**READING TEXT**:

## START

Monday, 2 March 2009

Wasted Documentary

Once again Channel 4's ability to throw away a good idea in a documentary was shown by its use of a celebrity: Cherie Blair's contrast between European and American forms of Christianity.

The difference between Europe and the United States was not faith, she said, but organisation, and she contrasted old and tired building based Christian Churches in England (and a focus on Roman Catholicism and less so Anglicanism, and ignored the rest) with megachurches in the United States - able to grow due to being free of State connections.

Why can't a documentary like this employ a sociologist of religion? Last week Colin Blakemore represented science and something of the 'New Atheist' (so called) and led a good programme. This one by Cherie Blair was superficial rubbish.

First of all, organised religion in the United States is declining, not growing, but it is declining from a bigger base. It does have periodic revivals and then the decline continues. The reason American attendance is high is as much to do with history as it is the reason European attendance is low.

American attendance is higher because, historically, the immigrant communities have found their identity through their churches. Secondly, the United States is a country of associations, and one of these is churches. Gregarious Americans meet one another through churches they attend along with other means of association.

Further, the churches have provided provisions of welfare and religious education and are part of a much stronger voluntary giving society than in Europe. Thus Churches are a centre for charitable giving, and indeed (as shown) are a necessary support for the poor. We did this in Victorian times.

In Europe society has a historical background of class and status, the established Churches representing the upper class and reaching down. The working class arose largely unchurched, and the middle class attended their denominations in fear of the mass urban city and its morals. However, politics was collective, and reforming, and the welfare state arose, as did full and proper educational provision. Indeed, even religious education as part of the national churches provision became part of the education of state schools - a way to deliver Christian instruction to the working class. Collective organising is different from associational organising, and although the middle class has provided some associational gathering, the middle class has followed on from the working class: indeed now there is a loss and merging of class identity into a secular mass of individuals. This has been due to the loss of manufacturing and key primary industry (coal) and the growth of an in and out of work underclass. These developments continue to bypass organised religion.

This contrast has got nothing to do with churches like Willow Creek (featured) in the United States showing the way forward. You can find just the same in the UK: for example, I visited Abundant Life in Bradford and it has no crosses or obvious religious paraphernalia, but it is a media centre. This new non-denominational Pentecostalism owes much to media entertainment; the fundamentalism associated with them is often a gloss for something less formal. Abundant Life doesn't strike me as particularly fundamentalist anyway, and certainly not of the old school. What these places do is suck the life out of neighbouring churches in terms of their development and nurturing, so that they fill up with a middle age range of people who do, actually, fall away. People are not going to retire attending these places. Nor are they making huge inroads into secular Britain.

A person said to me about how the evening Anglican service is her favourite and its so sad regarding the numbers. Interesting that she had done a count, and so had I (but I'd done one in the morning too). In a town of, what, 11,000, this was less than half a small street assuming two people per house.

One of the effects of the European inheritance - and Britain epitomises these characteristics - is the loss of any absorbed Christian narrative now in the cities, towns and villages of the land. The Sunday School movement is dead. On top of this, the people who attend churches also have practical explanations for daily life events that do not relate to what is stated in these services. Services are becoming museum concert pieces with a few prayers. The readings this last week have simply been of a different thought world: every single one has had no application to any normal explanation for humankind or weather systems, other than a shift of explanation towards becoming more authentic regarding your own self (and Lent means 'be more reflective').

## END

Spatial question entries
## START

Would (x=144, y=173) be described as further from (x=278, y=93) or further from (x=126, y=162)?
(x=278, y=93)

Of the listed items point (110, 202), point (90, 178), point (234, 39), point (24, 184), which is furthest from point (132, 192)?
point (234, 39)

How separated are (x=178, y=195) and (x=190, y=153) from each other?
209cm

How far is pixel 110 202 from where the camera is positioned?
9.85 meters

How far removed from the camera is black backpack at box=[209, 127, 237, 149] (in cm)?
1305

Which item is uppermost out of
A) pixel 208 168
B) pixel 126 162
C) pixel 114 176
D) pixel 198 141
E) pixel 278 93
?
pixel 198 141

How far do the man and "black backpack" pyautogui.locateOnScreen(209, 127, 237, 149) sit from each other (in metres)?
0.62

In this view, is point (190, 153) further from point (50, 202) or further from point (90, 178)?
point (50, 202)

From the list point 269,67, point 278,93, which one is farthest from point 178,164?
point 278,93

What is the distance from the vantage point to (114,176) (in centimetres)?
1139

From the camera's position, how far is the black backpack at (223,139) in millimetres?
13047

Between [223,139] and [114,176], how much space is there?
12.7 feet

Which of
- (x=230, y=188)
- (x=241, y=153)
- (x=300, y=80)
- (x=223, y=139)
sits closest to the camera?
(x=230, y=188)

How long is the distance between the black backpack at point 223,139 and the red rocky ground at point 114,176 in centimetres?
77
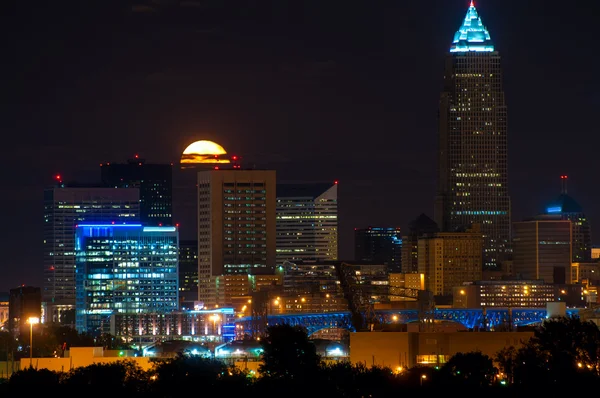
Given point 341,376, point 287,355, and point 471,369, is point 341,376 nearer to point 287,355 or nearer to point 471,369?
point 471,369

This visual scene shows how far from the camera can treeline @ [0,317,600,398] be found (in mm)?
123625

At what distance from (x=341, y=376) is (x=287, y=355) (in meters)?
12.7

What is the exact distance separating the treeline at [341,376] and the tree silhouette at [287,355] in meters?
0.07

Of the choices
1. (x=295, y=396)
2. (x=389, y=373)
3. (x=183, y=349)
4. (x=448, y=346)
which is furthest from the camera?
(x=183, y=349)

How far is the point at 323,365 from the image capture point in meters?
143

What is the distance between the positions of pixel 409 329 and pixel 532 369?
40097 millimetres

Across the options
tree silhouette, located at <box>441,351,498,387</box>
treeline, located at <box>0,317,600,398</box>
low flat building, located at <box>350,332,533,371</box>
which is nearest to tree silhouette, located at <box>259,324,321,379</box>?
treeline, located at <box>0,317,600,398</box>

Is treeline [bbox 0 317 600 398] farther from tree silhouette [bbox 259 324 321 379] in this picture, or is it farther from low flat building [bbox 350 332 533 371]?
low flat building [bbox 350 332 533 371]

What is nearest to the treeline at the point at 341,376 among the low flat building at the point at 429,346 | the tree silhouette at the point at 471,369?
the tree silhouette at the point at 471,369

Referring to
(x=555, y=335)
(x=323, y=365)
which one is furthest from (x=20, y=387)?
(x=555, y=335)

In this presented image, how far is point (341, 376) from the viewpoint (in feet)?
429

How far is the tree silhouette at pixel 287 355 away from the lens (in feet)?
449

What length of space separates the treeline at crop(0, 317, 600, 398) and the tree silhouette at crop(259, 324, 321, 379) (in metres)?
0.07

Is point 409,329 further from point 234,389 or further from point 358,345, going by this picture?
point 234,389
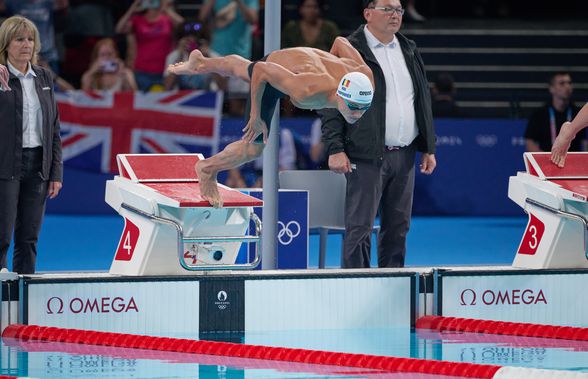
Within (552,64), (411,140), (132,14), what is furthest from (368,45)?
(552,64)

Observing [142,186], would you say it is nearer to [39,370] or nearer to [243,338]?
[243,338]

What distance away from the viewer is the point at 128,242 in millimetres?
7375

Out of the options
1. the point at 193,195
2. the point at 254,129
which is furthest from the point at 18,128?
the point at 254,129

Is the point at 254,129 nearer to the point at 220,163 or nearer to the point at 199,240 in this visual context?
the point at 220,163

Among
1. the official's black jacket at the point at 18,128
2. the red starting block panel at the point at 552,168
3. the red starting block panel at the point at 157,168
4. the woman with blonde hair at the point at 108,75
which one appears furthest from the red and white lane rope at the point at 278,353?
the woman with blonde hair at the point at 108,75

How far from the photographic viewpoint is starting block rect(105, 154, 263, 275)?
7.16 meters

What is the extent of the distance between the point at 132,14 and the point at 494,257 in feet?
18.4

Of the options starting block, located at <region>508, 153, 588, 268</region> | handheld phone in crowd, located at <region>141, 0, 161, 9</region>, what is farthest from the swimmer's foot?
handheld phone in crowd, located at <region>141, 0, 161, 9</region>

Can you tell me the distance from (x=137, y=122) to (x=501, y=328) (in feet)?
23.4

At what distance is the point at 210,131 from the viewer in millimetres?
13586

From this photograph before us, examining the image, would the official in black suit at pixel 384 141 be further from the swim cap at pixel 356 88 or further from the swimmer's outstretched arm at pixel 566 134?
the swim cap at pixel 356 88

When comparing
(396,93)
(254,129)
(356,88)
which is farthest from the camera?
(396,93)

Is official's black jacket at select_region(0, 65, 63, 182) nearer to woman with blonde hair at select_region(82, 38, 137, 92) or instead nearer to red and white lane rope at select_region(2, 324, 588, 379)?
red and white lane rope at select_region(2, 324, 588, 379)

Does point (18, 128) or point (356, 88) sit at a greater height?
point (356, 88)
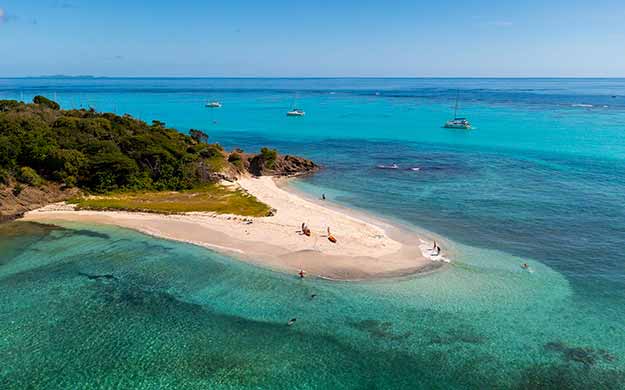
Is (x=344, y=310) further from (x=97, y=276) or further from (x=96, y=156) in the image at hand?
(x=96, y=156)

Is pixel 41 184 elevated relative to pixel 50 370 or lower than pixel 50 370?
elevated

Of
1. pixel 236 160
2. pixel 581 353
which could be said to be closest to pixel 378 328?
pixel 581 353

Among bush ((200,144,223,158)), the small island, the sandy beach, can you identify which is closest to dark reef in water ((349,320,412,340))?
the sandy beach

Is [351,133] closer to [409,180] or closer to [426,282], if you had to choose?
[409,180]

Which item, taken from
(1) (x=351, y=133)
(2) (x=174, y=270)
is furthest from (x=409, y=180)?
(1) (x=351, y=133)

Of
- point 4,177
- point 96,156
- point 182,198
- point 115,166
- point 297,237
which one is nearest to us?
point 297,237

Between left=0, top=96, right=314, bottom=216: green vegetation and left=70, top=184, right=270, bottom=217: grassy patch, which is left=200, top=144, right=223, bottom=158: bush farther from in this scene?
left=70, top=184, right=270, bottom=217: grassy patch

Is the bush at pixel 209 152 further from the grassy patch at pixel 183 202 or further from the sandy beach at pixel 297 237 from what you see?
the sandy beach at pixel 297 237

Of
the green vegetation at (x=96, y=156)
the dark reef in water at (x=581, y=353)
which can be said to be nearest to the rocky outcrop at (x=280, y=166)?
the green vegetation at (x=96, y=156)
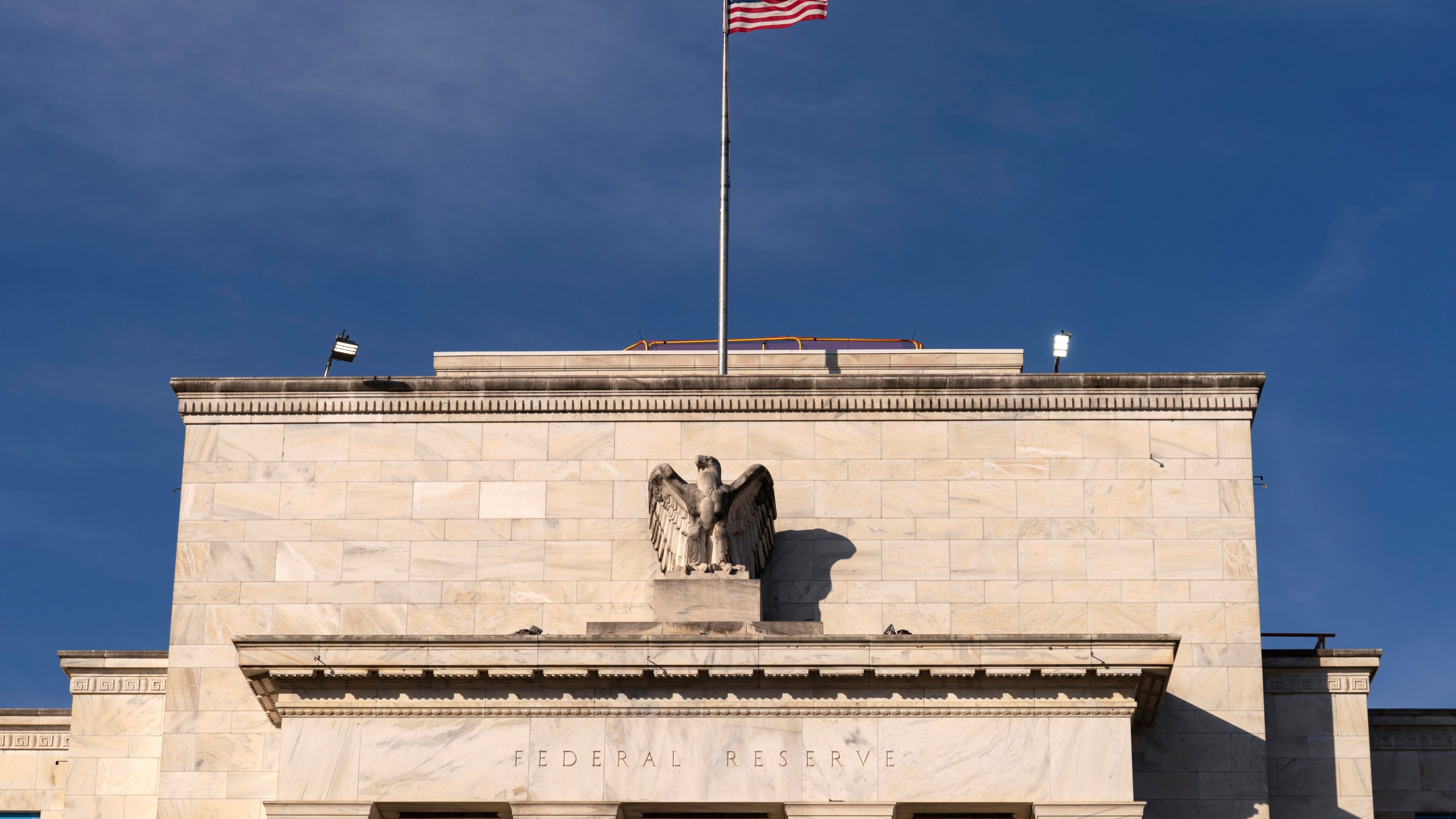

## END

**PROBLEMS**:
a) Using the blog post on the Channel 4 documentary, explain in one to three sentences why church attendance is higher in the United States.
b) In the blog post on the Channel 4 documentary, which church in Bradford did the writer visit?

**RESPONSE LIST**:
a) Historically, immigrant communities found their identity through their churches, and the United States is a country of associations in which churches are one way people meet. The churches also provide welfare and religious education and are a center for charitable giving in a strong voluntary giving society.

b) Abundant Life.